Figure 2.

VDAC1 mediates apoptosis and mtDNA release to promote cytokines expression and inflammatory pathogenesis. (A) Bcl-2 family member, BAX, interacts with VDAC1 to release cytochrome c into the cytoplasm, promoting apoptosis. (B) MOMP induces proteasomal degradation of IAPs, which causes NIK to further induce the pro-inflammatory NF-κB signal and activate caspase-1/8; this in turn results in the maturation of pro-inflammatory factor IL-1β. (C) Mitochondrial overproduced ROS oxidize mtDNA to fomtDNA. The mtDNA and fomtDNA pass the VDAC1 oligomers channel or the oligomerization BAX pore into the cytoplasm. The released mtDNA/fomtDNA induce the cGAS-STING pathway to promote interferon gene expressions via TBK1-IRF3 to up-regulate IFN-α/β, or through TBK1-NF-κB to enhance TNF-α, IL-6 and IL-12. Additionally, mtDNA interacts with TLR9 and promotes TNF-α, IL-6 and IL-12 expression via NF-κB signaling. Moreover, the released mtDNA induces the NLRP3 inflammasome and AIM2 inflammasome to enhance caspase-1/8 activation to promote IL-1β/IL-18 maturation.

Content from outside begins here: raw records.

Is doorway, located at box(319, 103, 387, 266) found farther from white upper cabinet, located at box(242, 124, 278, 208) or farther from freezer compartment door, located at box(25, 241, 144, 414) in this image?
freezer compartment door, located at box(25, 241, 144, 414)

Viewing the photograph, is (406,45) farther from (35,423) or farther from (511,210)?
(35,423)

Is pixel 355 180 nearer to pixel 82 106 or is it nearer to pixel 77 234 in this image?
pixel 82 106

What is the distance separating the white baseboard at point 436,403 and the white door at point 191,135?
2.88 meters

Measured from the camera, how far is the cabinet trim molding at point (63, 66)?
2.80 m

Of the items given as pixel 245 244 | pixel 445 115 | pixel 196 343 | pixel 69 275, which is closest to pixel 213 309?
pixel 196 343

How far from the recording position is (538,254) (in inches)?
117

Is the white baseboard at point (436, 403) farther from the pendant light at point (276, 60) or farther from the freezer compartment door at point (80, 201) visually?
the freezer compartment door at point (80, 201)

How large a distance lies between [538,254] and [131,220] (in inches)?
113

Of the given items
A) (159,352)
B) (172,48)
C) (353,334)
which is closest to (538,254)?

Abbreviations: AIM2: absent in melanoma 2; BAX: Bcl-2-associated X protein; cGAS: cyclic GMP-AMP synthase; Cyto c: cytochrome c; fomtDNA: oxidized mtDNA fragments; IAP: inhibitors of apoptosis; IFN: interferon; IL: interleukin; IRF3: interferon regulatory factor 3; IMM: inner mitochondrial membrane; MOMP: mitochondrial outer membrane permeabilization; mtDNA: mitochondrial DNA; NF-κB: nuclear factor-κB; NIK: NF-κB induced kinase; NLRP3: nucleotide-binding domain and leucine-rich repeat (LRR) containing P3; ROS: reactive oxygen species; STING: stimulator of interferon genes; TLR9: Toll-like receptor 9; TBK1: TANK-binding kinase 1; TNF: tumor necrosis factor; VDAC1: voltage-dependent anion channel 1.